- _Excerpted data_
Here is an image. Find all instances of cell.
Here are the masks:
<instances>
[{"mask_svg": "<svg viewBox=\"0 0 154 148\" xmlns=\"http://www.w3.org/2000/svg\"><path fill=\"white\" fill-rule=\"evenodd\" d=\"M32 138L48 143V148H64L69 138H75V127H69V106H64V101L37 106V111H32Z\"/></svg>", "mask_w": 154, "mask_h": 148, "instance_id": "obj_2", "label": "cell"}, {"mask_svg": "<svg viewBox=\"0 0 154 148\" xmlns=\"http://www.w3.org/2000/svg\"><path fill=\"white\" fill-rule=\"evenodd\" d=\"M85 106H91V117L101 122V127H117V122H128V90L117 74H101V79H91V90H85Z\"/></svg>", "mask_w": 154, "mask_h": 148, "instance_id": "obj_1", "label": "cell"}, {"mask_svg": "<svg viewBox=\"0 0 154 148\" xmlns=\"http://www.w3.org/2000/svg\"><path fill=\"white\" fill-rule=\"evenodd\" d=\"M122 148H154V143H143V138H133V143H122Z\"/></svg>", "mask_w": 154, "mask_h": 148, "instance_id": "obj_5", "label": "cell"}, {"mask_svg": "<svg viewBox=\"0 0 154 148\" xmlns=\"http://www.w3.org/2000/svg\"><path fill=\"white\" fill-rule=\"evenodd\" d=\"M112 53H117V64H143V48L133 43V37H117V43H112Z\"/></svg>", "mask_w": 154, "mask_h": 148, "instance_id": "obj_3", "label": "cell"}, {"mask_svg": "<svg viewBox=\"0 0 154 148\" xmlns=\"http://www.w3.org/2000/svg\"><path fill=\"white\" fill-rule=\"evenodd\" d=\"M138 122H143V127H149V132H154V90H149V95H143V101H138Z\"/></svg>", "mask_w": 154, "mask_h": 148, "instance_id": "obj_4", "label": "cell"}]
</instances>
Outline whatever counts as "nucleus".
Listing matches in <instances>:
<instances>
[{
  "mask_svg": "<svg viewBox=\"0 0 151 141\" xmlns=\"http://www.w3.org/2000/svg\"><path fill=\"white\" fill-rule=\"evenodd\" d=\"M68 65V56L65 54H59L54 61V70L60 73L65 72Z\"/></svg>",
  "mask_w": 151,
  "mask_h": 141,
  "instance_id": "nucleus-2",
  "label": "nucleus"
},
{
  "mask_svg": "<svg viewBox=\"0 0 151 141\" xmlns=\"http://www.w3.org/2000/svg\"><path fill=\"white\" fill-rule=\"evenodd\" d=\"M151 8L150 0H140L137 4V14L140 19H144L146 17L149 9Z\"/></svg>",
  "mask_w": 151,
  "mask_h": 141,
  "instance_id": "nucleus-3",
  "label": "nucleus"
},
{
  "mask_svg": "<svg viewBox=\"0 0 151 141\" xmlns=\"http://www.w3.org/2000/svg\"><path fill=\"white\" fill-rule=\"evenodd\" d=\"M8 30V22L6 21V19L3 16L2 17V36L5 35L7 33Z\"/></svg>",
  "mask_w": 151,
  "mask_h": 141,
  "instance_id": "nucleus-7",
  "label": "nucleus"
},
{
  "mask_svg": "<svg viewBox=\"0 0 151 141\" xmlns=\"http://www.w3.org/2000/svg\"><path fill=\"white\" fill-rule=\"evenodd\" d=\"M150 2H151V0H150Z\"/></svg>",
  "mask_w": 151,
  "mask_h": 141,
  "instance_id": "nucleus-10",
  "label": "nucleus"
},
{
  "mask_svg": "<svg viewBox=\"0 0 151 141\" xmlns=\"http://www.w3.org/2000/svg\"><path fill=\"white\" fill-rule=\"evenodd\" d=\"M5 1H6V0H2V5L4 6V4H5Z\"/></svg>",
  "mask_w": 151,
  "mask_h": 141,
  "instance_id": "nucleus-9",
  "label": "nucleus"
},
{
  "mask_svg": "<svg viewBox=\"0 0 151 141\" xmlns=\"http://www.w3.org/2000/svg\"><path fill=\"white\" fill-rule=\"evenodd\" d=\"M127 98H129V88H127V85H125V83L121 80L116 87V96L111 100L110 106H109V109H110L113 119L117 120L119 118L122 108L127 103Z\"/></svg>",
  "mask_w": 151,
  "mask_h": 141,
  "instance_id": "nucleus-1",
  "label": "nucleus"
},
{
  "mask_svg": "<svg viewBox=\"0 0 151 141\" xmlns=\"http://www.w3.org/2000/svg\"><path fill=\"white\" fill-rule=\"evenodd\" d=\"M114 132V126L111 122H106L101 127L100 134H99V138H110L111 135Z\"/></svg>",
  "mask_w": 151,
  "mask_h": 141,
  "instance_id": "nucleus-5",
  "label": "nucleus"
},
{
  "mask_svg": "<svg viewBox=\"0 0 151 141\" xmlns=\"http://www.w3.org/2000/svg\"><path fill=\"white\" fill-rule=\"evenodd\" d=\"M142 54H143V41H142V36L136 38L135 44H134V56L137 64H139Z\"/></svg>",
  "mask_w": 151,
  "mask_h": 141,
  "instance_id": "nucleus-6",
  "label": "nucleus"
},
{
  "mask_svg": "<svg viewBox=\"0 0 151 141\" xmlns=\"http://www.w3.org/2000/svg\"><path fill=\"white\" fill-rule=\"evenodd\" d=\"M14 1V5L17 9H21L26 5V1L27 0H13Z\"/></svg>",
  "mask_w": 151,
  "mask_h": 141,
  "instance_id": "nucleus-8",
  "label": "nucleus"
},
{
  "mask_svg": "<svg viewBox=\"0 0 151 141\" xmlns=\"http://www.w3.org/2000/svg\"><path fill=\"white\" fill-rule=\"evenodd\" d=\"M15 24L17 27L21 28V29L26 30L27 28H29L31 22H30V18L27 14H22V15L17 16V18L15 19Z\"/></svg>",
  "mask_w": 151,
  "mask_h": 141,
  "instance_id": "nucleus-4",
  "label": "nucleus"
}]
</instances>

- _Task to complete_
Gather every line in the items above that contains the word "Here", and copy each one out in full.

- _Correct response_
Here is an image. Find all instances of cell.
Here are the masks:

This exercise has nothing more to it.